SAMARINDA. Berobat menggunakan asuransi kesehatan yang berasal dari BPJS Kesehatan faktanya masih menimbulkan polemik ditengah masyarakat kalangan menengah kebawah.
Dimana sistem pelayanan yang dianggap cukup rumit dan jadul serta pelayanan yang kurang nyaman, menjadi koreksi yang besar bagi Pusat Layanan Kesehatan mulai dari Puskesmas, Klinik hingga Rumah Sakit yang bekerjasama dengan asuransi milik pemerintah ini.
Menanggapi pelayanan yang dianggap rumit itu, Kepala Dinas Kesehatan (Dinkes) Kaltim, dr Jaya Mualimin, mengatakan bahwa masyarakat Kaltim yang sudah terdaftar sebagai peserta BPJS Kesehatan tidak perlu membawa kartu BPJS saat berobat di rumah sakit atau puskesmas.

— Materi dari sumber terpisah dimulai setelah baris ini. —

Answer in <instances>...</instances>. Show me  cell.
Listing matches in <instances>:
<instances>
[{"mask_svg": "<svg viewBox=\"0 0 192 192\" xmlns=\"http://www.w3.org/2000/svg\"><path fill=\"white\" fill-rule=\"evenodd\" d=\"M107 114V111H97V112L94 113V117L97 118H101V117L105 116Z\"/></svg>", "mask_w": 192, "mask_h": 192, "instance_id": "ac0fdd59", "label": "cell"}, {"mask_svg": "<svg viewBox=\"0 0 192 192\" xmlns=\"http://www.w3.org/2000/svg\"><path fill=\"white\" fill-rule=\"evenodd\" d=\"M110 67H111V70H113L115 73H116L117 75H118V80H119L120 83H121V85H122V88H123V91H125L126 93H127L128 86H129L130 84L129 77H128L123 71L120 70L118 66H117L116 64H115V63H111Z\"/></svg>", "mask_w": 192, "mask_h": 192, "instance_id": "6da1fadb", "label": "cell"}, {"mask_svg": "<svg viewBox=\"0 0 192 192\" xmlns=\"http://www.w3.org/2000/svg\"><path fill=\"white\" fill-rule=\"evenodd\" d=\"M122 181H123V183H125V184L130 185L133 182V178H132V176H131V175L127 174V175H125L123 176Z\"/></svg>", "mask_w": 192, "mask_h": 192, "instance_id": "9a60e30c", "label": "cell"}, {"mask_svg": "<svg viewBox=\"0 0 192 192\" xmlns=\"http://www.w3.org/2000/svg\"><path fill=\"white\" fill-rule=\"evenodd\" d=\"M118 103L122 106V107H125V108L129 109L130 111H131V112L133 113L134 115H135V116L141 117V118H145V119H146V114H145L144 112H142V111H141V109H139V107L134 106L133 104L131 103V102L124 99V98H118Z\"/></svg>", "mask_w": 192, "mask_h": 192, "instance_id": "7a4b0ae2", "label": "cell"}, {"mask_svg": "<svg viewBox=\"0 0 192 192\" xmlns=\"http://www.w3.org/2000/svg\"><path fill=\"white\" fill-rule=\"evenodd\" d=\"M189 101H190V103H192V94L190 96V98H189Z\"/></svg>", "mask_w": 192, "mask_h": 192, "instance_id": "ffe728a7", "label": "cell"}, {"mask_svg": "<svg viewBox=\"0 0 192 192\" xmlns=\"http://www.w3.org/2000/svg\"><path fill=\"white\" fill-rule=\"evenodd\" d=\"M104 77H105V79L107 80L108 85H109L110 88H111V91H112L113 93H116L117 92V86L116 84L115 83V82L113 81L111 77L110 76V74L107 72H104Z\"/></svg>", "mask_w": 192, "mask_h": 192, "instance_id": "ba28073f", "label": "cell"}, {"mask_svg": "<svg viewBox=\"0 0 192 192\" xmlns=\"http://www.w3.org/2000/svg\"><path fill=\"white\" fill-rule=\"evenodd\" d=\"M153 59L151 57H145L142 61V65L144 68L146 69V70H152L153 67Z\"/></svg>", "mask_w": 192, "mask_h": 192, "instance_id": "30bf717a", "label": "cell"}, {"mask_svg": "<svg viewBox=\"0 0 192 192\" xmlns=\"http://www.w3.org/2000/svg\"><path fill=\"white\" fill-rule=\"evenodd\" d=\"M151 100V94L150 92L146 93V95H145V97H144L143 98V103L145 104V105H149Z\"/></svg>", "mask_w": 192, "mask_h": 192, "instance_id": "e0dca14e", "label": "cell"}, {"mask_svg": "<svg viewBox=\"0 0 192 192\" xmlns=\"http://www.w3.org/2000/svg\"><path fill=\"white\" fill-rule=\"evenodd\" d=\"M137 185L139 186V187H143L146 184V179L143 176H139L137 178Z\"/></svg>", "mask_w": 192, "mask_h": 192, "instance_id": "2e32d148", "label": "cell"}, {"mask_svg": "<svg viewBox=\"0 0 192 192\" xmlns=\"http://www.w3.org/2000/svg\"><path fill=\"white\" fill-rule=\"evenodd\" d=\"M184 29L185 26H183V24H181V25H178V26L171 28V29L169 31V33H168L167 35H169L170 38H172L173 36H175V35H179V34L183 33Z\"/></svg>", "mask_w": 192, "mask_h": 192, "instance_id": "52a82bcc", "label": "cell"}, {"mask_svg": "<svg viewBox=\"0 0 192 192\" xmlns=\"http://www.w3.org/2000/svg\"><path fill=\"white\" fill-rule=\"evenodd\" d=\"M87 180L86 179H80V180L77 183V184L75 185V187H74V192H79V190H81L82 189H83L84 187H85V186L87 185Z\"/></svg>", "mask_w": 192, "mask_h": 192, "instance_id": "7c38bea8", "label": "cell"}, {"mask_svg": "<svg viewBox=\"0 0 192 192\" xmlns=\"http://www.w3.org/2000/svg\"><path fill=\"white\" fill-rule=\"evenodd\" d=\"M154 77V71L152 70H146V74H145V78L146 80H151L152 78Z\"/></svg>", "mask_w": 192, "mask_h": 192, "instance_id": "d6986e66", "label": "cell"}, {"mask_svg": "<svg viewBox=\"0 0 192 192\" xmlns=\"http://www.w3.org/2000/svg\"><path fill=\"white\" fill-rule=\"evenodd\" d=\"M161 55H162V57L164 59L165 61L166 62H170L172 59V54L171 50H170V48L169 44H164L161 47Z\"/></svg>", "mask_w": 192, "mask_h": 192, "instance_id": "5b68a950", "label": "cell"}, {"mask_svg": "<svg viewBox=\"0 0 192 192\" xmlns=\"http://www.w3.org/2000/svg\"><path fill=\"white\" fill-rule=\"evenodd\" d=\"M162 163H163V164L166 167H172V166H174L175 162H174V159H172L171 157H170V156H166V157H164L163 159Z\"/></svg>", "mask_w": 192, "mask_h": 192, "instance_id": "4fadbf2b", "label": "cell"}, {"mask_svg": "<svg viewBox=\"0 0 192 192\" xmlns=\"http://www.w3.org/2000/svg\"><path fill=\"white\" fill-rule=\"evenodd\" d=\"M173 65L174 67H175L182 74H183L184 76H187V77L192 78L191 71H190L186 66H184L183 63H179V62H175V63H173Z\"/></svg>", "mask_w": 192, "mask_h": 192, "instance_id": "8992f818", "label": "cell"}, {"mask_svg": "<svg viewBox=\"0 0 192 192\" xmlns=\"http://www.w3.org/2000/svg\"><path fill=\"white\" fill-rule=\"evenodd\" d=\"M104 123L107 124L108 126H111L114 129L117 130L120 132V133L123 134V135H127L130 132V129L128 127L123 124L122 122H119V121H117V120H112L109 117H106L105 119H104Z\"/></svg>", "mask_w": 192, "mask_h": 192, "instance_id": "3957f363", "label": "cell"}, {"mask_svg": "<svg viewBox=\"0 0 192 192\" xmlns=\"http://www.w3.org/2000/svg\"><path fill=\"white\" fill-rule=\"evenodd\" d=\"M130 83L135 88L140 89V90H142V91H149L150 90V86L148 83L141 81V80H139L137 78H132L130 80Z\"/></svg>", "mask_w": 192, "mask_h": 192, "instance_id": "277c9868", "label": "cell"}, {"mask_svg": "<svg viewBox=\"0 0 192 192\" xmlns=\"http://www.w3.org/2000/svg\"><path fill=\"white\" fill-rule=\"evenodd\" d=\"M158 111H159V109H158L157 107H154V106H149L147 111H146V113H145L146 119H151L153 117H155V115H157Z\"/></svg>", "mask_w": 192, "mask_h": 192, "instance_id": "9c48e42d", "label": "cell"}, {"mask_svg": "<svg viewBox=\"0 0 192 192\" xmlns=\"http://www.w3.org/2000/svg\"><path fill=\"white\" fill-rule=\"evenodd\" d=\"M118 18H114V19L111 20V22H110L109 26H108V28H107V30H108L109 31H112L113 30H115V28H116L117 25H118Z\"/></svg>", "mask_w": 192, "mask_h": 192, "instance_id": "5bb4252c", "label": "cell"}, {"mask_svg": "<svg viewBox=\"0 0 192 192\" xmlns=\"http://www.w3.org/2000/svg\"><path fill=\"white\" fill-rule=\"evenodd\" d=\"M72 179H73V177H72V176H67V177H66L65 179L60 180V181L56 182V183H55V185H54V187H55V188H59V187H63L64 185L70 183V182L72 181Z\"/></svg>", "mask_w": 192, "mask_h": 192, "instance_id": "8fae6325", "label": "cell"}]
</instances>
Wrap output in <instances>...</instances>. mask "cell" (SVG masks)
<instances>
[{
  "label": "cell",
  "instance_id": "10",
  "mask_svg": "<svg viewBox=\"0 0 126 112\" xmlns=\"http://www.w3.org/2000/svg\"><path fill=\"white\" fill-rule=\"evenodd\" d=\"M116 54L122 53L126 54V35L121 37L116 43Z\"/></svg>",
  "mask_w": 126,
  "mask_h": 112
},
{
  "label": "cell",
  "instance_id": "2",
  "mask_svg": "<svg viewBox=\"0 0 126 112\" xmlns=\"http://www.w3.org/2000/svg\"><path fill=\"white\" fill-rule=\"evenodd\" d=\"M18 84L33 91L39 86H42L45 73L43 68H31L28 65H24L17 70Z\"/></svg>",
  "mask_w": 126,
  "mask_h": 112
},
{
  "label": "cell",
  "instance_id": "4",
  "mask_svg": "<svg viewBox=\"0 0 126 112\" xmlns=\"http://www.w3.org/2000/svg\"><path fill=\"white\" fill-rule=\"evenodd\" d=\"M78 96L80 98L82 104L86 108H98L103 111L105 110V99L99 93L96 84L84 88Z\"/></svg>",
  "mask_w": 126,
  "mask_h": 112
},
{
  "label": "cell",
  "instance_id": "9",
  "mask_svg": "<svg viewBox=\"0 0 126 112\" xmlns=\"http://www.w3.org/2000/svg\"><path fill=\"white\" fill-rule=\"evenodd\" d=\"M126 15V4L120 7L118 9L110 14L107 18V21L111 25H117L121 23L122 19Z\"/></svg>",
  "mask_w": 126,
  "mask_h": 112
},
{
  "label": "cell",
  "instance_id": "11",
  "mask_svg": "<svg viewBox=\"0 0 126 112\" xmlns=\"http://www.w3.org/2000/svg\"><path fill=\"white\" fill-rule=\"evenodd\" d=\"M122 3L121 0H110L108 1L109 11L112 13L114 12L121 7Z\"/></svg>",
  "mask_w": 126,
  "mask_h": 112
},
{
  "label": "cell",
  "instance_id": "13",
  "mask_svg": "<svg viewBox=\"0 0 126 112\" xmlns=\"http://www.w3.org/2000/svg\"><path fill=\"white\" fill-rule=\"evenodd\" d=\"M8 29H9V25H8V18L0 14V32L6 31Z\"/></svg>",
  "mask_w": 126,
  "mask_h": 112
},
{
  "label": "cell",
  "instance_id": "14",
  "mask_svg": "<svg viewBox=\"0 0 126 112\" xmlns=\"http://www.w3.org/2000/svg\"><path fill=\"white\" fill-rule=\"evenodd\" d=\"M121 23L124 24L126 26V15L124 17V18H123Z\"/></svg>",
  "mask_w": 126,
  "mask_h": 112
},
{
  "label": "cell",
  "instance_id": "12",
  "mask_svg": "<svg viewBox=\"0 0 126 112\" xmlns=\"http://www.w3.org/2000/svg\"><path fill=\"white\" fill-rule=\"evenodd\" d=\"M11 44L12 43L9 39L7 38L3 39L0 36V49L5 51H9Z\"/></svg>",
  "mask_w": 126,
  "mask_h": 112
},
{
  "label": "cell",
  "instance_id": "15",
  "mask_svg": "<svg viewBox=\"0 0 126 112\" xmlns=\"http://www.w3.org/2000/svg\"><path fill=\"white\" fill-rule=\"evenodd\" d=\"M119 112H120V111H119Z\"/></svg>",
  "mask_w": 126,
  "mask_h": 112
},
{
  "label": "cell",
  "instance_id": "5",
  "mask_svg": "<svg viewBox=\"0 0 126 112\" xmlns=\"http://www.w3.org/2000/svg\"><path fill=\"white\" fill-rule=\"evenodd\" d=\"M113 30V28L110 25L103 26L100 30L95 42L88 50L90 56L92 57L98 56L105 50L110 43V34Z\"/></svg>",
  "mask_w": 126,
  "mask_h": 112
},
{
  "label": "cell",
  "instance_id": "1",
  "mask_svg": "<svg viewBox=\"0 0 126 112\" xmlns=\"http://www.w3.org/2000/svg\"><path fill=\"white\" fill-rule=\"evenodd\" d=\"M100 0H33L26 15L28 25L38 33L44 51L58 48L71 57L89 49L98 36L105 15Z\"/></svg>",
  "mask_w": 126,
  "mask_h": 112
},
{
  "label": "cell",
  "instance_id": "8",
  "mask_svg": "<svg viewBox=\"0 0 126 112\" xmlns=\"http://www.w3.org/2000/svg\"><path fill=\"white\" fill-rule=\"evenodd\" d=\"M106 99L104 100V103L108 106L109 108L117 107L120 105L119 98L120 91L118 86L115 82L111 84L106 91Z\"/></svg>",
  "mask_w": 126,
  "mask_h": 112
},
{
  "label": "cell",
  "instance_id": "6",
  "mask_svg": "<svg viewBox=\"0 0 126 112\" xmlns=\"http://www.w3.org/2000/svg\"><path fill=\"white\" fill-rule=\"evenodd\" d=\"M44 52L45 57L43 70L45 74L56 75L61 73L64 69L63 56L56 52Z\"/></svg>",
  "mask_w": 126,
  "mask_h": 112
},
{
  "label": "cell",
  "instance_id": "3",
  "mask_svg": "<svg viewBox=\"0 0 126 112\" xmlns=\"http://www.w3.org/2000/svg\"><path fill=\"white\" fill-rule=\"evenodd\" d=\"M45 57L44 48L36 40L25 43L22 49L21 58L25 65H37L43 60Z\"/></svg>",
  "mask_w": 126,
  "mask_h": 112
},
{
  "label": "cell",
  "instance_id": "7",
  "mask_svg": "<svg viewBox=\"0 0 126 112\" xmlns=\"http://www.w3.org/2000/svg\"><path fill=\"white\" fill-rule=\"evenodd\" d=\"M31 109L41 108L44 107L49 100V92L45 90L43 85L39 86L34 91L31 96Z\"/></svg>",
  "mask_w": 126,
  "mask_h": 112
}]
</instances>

Cukup dengan menunjukkan KTP Kaltim, mereka sudah bisa mendapatkan pelayanan kesehatan sesuai dengan haknya.
“Memang dari penjelasan dari kantor cabang BPJS Kesehatan yang sudah rapat dengan kami menjelaskan kalau sudah UHC (Universal Health Covarage) itu tidak masalah jika tidak membawa kartu BPJS. Jadi KTP saja sudah cukup untuk berobat di rumah sakit dan puskesmas asalkan KTP Kaltim,” ujarnya pada awak media.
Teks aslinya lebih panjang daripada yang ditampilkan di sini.